Eis um filme que, na sua lógica didáctica, mas muito básica, de "telefilme biográfico", tenta aquilo que, provavelmente, seria (ou será) impossível: representar James Dean (1931-1955) através dos maneirismos de pose e voz que, de uma maneira ou de outra, fazem parte da sua mitologia. Dito de outro modo: a tarefa do intérprete de Dean (Dane DeHaan) define muito claramente os limites de um projecto que, em qualquer caso, está construído a partir de uma visão calorosa da relação do actor com o fotógrafo Dennis Stock (Robert Pattinson) que, poucos meses antes da sua morte num acidente de automóvel, o eternizou numa série de imagens emblemáticas.
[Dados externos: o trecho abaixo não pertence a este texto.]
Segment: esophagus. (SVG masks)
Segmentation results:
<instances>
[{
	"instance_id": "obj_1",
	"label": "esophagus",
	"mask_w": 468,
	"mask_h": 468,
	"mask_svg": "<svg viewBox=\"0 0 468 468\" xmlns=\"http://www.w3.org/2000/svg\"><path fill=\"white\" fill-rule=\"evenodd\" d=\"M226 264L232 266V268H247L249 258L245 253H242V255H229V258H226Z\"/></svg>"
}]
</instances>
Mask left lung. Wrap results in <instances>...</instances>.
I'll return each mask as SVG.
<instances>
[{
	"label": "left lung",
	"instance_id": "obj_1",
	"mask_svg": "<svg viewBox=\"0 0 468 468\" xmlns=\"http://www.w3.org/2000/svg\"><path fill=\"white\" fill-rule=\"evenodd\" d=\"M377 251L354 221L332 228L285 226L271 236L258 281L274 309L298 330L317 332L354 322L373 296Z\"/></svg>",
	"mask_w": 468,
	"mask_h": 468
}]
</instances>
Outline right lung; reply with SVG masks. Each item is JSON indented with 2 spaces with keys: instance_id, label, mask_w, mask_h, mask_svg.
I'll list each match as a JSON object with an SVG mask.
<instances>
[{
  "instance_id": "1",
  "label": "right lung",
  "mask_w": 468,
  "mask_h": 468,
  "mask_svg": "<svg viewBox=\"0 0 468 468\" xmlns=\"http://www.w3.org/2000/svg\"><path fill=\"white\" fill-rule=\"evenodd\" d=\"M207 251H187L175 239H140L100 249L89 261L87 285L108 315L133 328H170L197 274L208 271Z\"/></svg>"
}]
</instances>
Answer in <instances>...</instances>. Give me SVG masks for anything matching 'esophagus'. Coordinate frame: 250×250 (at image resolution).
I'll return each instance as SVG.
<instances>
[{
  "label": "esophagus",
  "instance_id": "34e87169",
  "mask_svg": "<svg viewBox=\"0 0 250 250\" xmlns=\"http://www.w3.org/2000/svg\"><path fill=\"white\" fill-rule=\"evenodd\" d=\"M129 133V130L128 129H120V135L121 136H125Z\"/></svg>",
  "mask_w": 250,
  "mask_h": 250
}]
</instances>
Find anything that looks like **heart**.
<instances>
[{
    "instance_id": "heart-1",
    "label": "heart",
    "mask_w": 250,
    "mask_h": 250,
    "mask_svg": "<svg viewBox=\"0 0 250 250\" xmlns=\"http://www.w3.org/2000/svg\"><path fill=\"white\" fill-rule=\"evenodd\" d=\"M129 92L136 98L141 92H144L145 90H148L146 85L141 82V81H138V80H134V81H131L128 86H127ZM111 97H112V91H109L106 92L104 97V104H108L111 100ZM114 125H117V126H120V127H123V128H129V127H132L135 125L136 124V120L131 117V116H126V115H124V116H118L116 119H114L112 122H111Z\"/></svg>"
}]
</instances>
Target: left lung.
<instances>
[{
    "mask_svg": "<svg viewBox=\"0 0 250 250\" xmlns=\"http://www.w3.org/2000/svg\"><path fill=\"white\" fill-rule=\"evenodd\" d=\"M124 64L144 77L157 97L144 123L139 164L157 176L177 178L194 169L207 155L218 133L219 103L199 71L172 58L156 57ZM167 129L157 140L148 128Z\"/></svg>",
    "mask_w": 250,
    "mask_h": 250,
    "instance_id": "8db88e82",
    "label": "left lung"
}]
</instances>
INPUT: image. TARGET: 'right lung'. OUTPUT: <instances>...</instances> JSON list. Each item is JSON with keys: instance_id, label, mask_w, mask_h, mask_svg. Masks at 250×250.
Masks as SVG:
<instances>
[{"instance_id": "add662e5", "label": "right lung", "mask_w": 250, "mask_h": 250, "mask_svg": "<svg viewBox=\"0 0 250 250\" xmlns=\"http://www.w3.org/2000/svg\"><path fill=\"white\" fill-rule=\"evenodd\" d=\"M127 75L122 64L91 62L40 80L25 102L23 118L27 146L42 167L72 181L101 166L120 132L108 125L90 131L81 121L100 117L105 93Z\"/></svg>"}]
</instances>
O filme concentra-se, em particular, no período de lançamento de A Leste do Paraíso (1955), o único dos três filmes de Dean em cuja estreia ele ainda esteve presente. Por certo aplicando o seu saber de fotógrafo, o realizador Anton Corbijn sublinha, em particular, o modo como mesmo as imagens a que atribuímos um valor de ícones podem nascer num clima de insólita e fascinante improvisação.